There are 2 main schools of Japanese tea ceremony, the Omotesenke and Urasenke. Urasenke is the more popular. All the ways of performing these tea ceremonies have many features in common, for example -

  1. The host, male or female, will usually be wearing a kimono, while guests may wear kimono or subdued formal wear.
  2. If the tea is to be served in a separate tea house rather than a tea room, the guests will wait in a garden shelter until summoned by the host.
  3. They ritually purify themselves by washing their hands and rinsing their mouths from a small stone basin of water, and proceed through a simple garden along a roji (dewy path) to the tea house.
  4. Guests remove their shoes and enter the tea house through a small door, and proceed to the tokonoma or alcove, where they admire the scroll and/or other decorations placed in the room and are then seated seiza style on the tatami in order of prestige.


Both tea houses and tea rooms are usually small, a typical floor size being sufficient for 4 tatami (traditional Japanese woven mats of straw). The smallest tea room may be just 2 mats, and the size of the largest is determined only by the limits of its owner's resources. Building materials and decorations are deliberately simple and rustic.

Guests may be served a light, simple meal called a kaiseki or chakaiseki, followed by sake. They will then return to the waiting shelter until summoned again by the host. If no meal is served, the host will proceed directly to the serving of a small sweet or sweets. Sweets are eaten from special paper called kaishi; each guest carries his or her own, often in a decorative wallet which is tucked into the front of the kimono.

Each utensil, including the tea bowl (chawan), whisk (chasen), and tea scoop (chashaku), is then ritually cleaned in the presence of the guests in a precise order and using prescribed motions. The utensils are placed in a precise arrangement according to the ritual being performed.

When the ritual cleaning and preparation of the utensils is complete, the host will place a measured amount of green tea powder in the bowl and add the appropriate amount of hot water, then whisk the tea using using precise, prescribed movements.

Conversation is kept to a minimum throughout. Guests relax and enjoy the atmosphere created by the sounds of the water and fire, the smell of the incense and tea, and the beauty and simplicity of the tea house and its seasonally appropriate decorations. The bowl is then served to the guest of honour (shokyaku literally the "first guest"), either by the host or an assistant.

Bows are exchanged between the host and guest of honour. The guest then bows to the second guest, and raises the bowl in a gesture of respect to the host. The guest rotates the bowl to avoid drinking from its front, takes a sip, murmurs the prescribed phrase, and then takes 2 or 3 more sips before wiping the rim, rotating the bowl to its original position, and passing it to the next guest with a bow. The procedure is repeated until all guests have taken tea from the same bowl, and the bowl is returned to the host.

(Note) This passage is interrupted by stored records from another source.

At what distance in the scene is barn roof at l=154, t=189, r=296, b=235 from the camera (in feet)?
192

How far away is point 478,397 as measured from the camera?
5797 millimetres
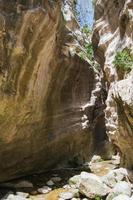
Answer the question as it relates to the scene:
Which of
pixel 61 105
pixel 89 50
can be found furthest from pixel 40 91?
pixel 89 50

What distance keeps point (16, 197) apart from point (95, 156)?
694 centimetres

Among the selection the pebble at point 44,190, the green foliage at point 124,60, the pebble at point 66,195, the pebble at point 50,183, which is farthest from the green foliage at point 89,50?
the pebble at point 66,195

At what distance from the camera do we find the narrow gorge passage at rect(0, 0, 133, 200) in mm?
11258

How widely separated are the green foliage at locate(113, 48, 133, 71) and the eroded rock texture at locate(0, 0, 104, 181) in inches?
87.9

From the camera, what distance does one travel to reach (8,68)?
11.3 m

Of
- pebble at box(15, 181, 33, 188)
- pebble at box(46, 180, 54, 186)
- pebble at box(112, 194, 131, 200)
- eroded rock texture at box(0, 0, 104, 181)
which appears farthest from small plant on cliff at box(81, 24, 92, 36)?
pebble at box(112, 194, 131, 200)

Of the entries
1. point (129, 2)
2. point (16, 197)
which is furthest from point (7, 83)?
point (129, 2)

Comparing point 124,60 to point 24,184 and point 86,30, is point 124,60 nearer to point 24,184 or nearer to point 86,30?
point 24,184

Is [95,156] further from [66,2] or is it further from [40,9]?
[40,9]

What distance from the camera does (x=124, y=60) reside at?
42.6 ft

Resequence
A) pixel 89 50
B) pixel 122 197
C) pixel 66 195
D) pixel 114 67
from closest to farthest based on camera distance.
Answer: pixel 122 197
pixel 66 195
pixel 114 67
pixel 89 50

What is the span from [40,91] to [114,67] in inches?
122

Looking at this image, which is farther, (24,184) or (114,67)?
(114,67)

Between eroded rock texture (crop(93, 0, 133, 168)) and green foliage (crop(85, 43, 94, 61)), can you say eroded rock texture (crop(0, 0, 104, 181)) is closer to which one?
green foliage (crop(85, 43, 94, 61))
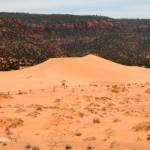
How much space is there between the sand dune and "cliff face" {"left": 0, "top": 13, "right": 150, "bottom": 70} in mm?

In some ceremonies, each guest will drink from an individual bowl, but the order of serving and drinking is the same. If thick tea (koicha) has been served, the host will sometimes prepare thin tea (usuicha) which is served in the same manner.

In some Japanese tea rituals, however, only koicha or usuicha is served. After all the guests have taken tea, the host cleans the utensils. The guest of honour will request that the host allow the guests to examine the utensils, and each guest in turn examines and admires each item, including the water scoop, the tea caddy, the tea scoop, the tea whisk, and, most importantly, the tea bowl. The items are treated with extreme care and reverence as they are frequently priceless, irreplaceable handmade antiques, and guests often use a special brocaded cloth to handle them. The host then collects the utensils, and the guests leave the tea house.

The host bows from the door, and the ceremony is over. A tea ceremony can last between 1 hour and 5 hours, depending on the type of ceremony performed, and the types of meal and tea served.


Obon temae

In Obon Temae, the host places a tea bowl, whisk, tea scoop, chakin and natsume on a special tray; these items are covered by the fukusa. Thin tea is prepared on the tray while kneeling seiza style on the floor.


In Ryū-rei, the tea is prepared at a special table. The guests are seated either at the same table (one guest) or at a separate table. The name refers to the practice of performing the first and last bows standing at the entrance to the tea room. In Ryū-rei, there is usually an assistant, who sits behind the host and moves the hosts stool out of the way as needed for standing or sitting. The assistant, also, serves the tea and sweets to the guests.